I can see that once a host is Ready, if I set one of it’s interfaces to get their address over DHCPv6, /var/lib/maas/dhcpd6.conf shows an extra section with the host’s MAC address with no mention of DUID’s.
Moreover the server is currently booting with DUID-UUID. Even if I set DUID-LLT in the UEFI settings the behaviour is unchanged.
I don’t see any relevant logs in rackd.log or regiond.log
The ipv4 and ipv6 subnets are on different VLANs and shouldn’t interfere.
The issue you mentioned is now sorted because i’m using the custom kernel parameters to bypass it.
I appreciate your patch : ), thank you
I’m now having issues not with booting hosts, but with MAAS not recognizing them.
It seems like either my host is providing a wrong DUID to the dhcpv6 server or something goes wrong and MAAS always thinks it’s a new node when I commission / deploy it, until it reads the serial in the enlistment scripts. At that point the host shuts down and nothing else happens. Deployment times out.
I’m trying to figure out how MAAS decides if the node is enlisting or doing anything else, some mailing list messages lead me to dhcpv6 DUID’s.
And tldr of the previous post for clarity: I deploy / commission nodes but they follow the enlistment process instead of doing the task they’re supposed to do. MAAS shows they’re still booting til it times out.
I’ve seen a bug report in 2017 that talks about big or little endian in the client’s DUID but that has nothing to do with my case.

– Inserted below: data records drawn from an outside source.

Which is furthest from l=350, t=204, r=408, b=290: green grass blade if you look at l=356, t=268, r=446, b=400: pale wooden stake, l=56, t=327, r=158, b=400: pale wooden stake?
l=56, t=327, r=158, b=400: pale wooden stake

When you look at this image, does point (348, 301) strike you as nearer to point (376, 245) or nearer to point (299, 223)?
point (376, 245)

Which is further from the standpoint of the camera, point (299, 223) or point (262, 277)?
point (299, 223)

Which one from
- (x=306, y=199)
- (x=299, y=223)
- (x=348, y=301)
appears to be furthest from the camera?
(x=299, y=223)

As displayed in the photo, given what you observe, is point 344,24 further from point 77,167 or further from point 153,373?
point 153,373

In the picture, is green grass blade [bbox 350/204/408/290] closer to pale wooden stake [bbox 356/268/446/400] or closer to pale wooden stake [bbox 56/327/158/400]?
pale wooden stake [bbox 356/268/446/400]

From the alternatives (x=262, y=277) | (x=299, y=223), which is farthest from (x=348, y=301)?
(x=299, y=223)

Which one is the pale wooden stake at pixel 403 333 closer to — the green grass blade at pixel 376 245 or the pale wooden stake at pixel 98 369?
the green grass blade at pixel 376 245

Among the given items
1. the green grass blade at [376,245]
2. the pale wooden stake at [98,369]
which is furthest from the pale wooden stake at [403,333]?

While digging with wireshark I found out that the server’s firmware is using a fixed DUID type 4 (DUID-UUID basically) while Ubuntu does DHCPv6 with a type 2 (DUID-EN with systemd’s PEN https://www.iana.org/assignments/enterprise-numbers/?q=43793).
I’m guessing that MAAS has no reliable way of telling this is the same host besides looking at the source MAC address? (is it even provided? Wireshark shows it but I wouldn’t be sure MAAS looks at it (I found something here https://datatracker.ietf.org/doc/rfc6355/))
I can try enabling SLAAC on my subnet and see if it does any better.
That’s correct. During the PXE boot process the machine makes a call to the rack like /grub/grub.cfg-<the_mac_address> and MAAS will elaborate on the fly the configuration to send to the machine. In particular, if it’s an unknown mac it will send the enlisting configuration
I see the request in wireshark. The server correctly requests that file with it’s MAC address.
Even if the server is registered as Ready in MAAS, when I select the deployment process it still boots in enlistment mode.
Where does MAAS decide “on the fly” what it’s going to do?
I see that the server requests the enlistment preseed metadata, then changes address, then asks for the hostname and gets maas-enlisting-node and system id i-maas-enlistment.
Could this be the cause?
When the host boots in enlistment mode I see an http call: GET /MAAS/api/2.0/machines/?op=is_registered&mac_address=my%mac%address%etc HTTP/1.1
Which gets a response of true.
So once the node is already enlisting, MAAS figures it’s already registered.
I’d say the issue is before this then.
The TFTP file for grub.cfg-my.mac.addr looks like this!
Note that there are 2 cloud-config-url's and I think that’s what’s causing it!
My custom kernel parameter used to patch the issue @r00ta mentioned overrides the deployment URL with the enlistment one T.T
I am defeated, this was very hard to debug.
Maybe a warning on overriding such dangerous parameters in the debugging docs could help?
Now; @r00ta I should ask you how to avoid the ipv6 URL bug, without using this workaround as I cannot change the global custom kernel parameter every time.
I think the problem is actually with your custom kernel parameter cloud-config-url="http://[my:prefix:141::rack]:5248/MAAS/metadata/latest/enlist-preseed/?op=get_enlist_preseed" because you are telling maas to always enlist the node. Once the node is added to MAAS, it would use get_preseed instead of get_enlist_preseed.